Рассказ, действительно, очень живой. Рассказ-диалог с собеседником, которого нет. Точнее, он есть, существует, но далеко. А диалог, внутренний диалог, не прекращается, не заканчивается, ведётся постоянно, непрерывно... Спасибо тебе, Наташа. С Теплом, Андрей.
порой пишется именно так, от усталости, наверное. спасибо тебе, Андрей. с теплом, Н.
Да, прям живо и непосредственно и по-настоящему привлекательно представлена твоя, Наташ, картина. Сайт, мне кажется, нужен нам не для показухи своих совершенных работ, поэтому обязательно должны присутствовать некоторые огрехи, с которыми мы тут же и работаем. Если кому-то и хочется, чтобы здесь выставлялись только супер произведения, то он глубоко ошибается и поэтому пошёл... туда! Действуй в том же духе и будет все прекрасно, да просто замечательно, точно знаю! :loveface:
да нормально я пишу, Володь. ты меня прям оправдываешь непонятно перед кем.

§ ИСХОДНЫЕ ДАННЫЕ:

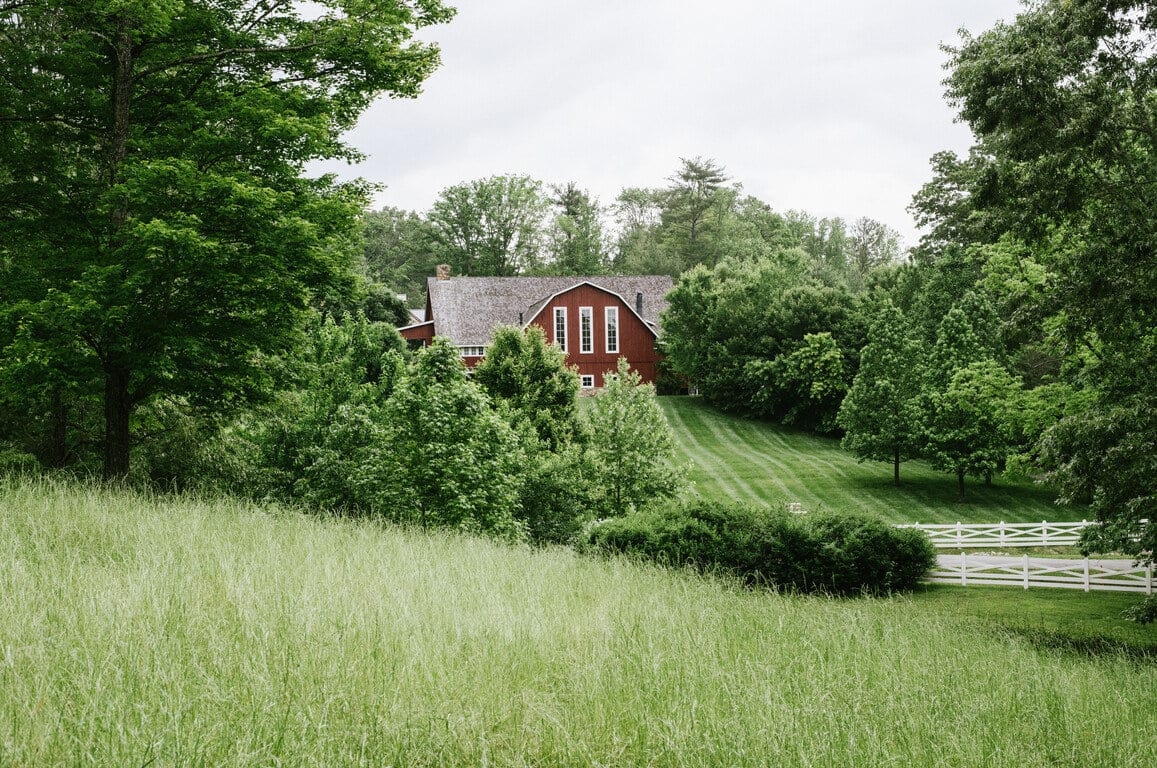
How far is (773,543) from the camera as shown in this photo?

§ ЧТО СДЕЛАТЬ:
[1] Кому в тексте Андрей говорит «Спасибо тебе»?
[2] Выпишите из текста отрывок, начиная со слов «Да, прям живо» и заканчивая словами «непонятно перед кем.».
[3] Переведите на английский язык предложение из текста: «Сайт, мне кажется, нужен нам не для показухи своих совершенных работ, поэтому обязательно должны присутствовать некоторые огрехи, с которыми мы тут же и работаем».

§ ОТВЕТЫ ПО ПОРЯДКУ:
[1] Наташе.

[2]
Да, прям живо и непосредственно и по-настоящему привлекательно представлена твоя, Наташ, картина. Сайт, мне кажется, нужен нам не для показухи своих совершенных работ, поэтому обязательно должны присутствовать некоторые огрехи, с которыми мы тут же и работаем. Если кому-то и хочется, чтобы здесь выставлялись только супер произведения, то он глубоко ошибается и поэтому пошёл... туда! Действуй в том же духе и будет все прекрасно, да просто замечательно, точно знаю! :loveface:
да нормально я пишу, Володь. ты меня прям оправдываешь непонятно перед кем.

[3] It seems to me that we need the site not for showing off our perfect works, so there must necessarily be some flaws, which we work on right here and now.